According to a manuscript version of the miracle tale from the beginning of the seventeenth century, during a fire in Kazan’ on June 23 June, 1579, the icon appeared in a vision of a young girl, instructing her to take shelter in Church of Nikolai Tulskii the Miracle-worker. The tale informs the reader that the appearance of the icon during the fire was a reward from God for the Orthodox faithful in Kazan’ for their ongoing battle against “non-believers” (inovernye). Following the first appearance, the icon performed a number of miracles – about ten, the number varies slightly in different versions of the tale. Its miracle-working powers were sufficiently well known that a copy of the icon was carried into battle against the Poles in 1612, where it was recorded as having performed new miracles which, in turn, were recorded in the edifying tale, “About the Advance of the Kazan’ Icon of the Mother of God toward Moscow.” With a proven reputation, Kazan’s Mother of God icon acquired a national festival on July 8, 1633.

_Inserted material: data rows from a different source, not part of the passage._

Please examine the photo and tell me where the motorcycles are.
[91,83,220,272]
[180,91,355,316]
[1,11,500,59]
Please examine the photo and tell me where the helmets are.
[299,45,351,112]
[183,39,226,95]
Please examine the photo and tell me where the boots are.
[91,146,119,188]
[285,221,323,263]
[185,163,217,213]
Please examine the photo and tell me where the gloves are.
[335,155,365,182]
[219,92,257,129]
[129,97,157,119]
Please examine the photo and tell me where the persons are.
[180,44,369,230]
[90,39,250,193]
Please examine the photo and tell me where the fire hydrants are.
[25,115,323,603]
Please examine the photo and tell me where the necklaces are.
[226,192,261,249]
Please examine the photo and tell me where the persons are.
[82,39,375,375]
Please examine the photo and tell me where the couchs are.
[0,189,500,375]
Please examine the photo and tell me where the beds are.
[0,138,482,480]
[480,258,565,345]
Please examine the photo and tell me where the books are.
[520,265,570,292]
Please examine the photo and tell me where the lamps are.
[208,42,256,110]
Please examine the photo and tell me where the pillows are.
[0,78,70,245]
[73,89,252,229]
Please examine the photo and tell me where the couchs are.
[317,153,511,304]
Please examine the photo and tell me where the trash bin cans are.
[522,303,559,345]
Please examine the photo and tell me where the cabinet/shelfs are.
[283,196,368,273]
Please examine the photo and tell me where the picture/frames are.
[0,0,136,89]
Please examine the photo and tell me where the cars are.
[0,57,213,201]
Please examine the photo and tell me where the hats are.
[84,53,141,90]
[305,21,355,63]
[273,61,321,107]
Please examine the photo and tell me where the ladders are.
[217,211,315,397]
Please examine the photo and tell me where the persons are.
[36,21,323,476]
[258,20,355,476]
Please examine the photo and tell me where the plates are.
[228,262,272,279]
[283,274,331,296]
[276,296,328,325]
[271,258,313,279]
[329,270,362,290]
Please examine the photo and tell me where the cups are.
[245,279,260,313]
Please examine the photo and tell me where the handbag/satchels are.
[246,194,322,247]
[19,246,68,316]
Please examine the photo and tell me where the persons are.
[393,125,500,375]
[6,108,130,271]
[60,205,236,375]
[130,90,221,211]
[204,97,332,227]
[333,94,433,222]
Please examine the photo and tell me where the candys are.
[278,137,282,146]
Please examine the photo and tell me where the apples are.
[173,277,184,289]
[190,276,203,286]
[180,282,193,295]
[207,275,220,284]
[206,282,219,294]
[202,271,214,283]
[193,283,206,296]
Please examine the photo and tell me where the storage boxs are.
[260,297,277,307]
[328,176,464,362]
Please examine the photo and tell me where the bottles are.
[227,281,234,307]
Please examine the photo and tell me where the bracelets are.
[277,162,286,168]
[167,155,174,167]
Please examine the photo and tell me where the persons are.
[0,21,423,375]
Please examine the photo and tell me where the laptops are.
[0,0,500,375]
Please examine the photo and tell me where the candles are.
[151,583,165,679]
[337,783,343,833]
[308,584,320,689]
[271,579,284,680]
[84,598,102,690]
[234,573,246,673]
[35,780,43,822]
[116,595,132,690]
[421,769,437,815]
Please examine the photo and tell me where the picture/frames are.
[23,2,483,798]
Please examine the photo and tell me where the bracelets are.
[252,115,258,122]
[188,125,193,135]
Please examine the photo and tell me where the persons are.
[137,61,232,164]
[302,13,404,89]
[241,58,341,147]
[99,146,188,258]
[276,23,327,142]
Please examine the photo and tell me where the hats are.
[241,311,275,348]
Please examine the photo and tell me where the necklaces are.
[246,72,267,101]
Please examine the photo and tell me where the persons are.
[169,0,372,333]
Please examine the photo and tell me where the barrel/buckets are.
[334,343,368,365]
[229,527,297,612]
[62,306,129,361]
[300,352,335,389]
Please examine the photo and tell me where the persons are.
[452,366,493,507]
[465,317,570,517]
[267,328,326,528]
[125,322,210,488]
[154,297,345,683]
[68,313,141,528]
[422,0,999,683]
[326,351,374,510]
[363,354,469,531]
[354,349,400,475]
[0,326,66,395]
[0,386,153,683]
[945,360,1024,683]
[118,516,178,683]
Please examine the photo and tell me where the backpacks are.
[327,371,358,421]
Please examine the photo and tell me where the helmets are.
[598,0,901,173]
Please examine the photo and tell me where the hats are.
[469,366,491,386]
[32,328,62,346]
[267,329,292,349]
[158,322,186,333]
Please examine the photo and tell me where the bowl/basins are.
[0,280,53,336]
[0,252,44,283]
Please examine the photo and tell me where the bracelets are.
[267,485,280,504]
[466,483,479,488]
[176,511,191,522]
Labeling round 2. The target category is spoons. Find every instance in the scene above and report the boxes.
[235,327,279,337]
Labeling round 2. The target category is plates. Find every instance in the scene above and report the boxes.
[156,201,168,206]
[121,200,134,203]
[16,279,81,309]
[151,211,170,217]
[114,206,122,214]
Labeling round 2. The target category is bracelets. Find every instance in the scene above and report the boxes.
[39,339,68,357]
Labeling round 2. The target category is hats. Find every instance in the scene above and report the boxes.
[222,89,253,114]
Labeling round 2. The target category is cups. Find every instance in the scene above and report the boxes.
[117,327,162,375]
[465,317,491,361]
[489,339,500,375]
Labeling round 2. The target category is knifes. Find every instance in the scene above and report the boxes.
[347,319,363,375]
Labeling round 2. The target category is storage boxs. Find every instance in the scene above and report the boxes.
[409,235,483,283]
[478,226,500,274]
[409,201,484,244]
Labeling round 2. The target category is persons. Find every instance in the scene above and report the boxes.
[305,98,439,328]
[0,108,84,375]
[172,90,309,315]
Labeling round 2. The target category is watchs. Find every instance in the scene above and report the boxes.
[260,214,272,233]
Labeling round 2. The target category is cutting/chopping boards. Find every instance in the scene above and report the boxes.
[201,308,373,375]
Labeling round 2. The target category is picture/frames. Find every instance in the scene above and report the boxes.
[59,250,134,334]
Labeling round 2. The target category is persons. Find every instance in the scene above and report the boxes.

Having established a reputation of one of Russia’s most famous miracle-working icons, it is not surprising that foreign travelers heard about it. What strikes me as interesting is what they heard about it, because it wasn’t the recorded version of events. Johann-Georg Korb was a secretary in an Austrian embassy to the court of Peter the Great in the 1790s. He mentions the national celebration of the icon that happened during his stay.
The Russians celebrated the festival of the Blessed Virgin of Casan. The Muscovites believe that the image which they venerate under that name had always been suspended in the clouds, and was seen by the entire Russian army that beleaguered Casan, during the whole time of the siege; but that after the city was stormed, the image fell from the sky to the ground, and was with the utmost reverence lifted up by the Russians, and has ever since been held in worship. [1. Johann-Georg Korb, Diary of an Austrian Secretary of Legation at the Court of Czar Peter the Great, trans. Count MacDonell, 2 vols (London: Bradbury and Evans, 1863), vol 2, 30-1.]
Korb’s version of events suggests that that icon first appeared during the siege of Kazan’ in 1552 – not twenty years later during a fire. It could be a conflation of both the original appearance in Kazan’ and its later military success against the Poles. His story isn’t the version from the miracle tales, but it is somewhat close. It’s easy to believe that this is either the version he heard in court or what he understood of the story as it was told to him.
A less accurate version was recorded just a decade later, by the English engineer John Perry, who Peter the Great hired to construct a new canal. Perry recorded that everyone in Russia told him of the “more trifling Miracle” of the Mother of God icon. In his version, the painter of icon was the recipient of the miracle. “The short of which Story is this. The Painter had been drawing the Virgin Mary’s Picture with our Saviour in her Arms, and had so disposed the Picture, as to make both her Hands appear. But the next time he came to finish the Picture in the Room where he had left it, he found three Hands regularly disposed about the Child.” Though the painter erased the hands, it returned the next day. He mentions that as a result all copies of Kazan’s Mother of God icon are painted with three hands.[2. John Perry, The State of Russia under the Present Czar (London: Benjamin Tooke, 1716), 175-6]
While Korb’s version seems somewhat based in the miracle tales, nothing in Perry’s version is. It could be that Perry made a mistake in assuming a different miracle-working icon was that of Kazan’ (if so, I don’t actually know which one it was). It could be that someone that Perry knew told him an incorrect story, either out of ignorance or from fun. Perry mentions that when he doubted the story, he was called an “atheist” which raises the idea he was being mocked, if not insulted. Or Perry could have just made it up.
I don’t raise this issue because I think travel narratives are unreliable, but I do think we need to be critical of their assessment of any information. While Perry might be our best source for thinking about the problems with Peter the Great’s canal project, that does not necessarily make him a reliable informant on Orthodox culture or beliefs. He does, however, tell us at least one version of ideas floating in the court, even if it’s only his.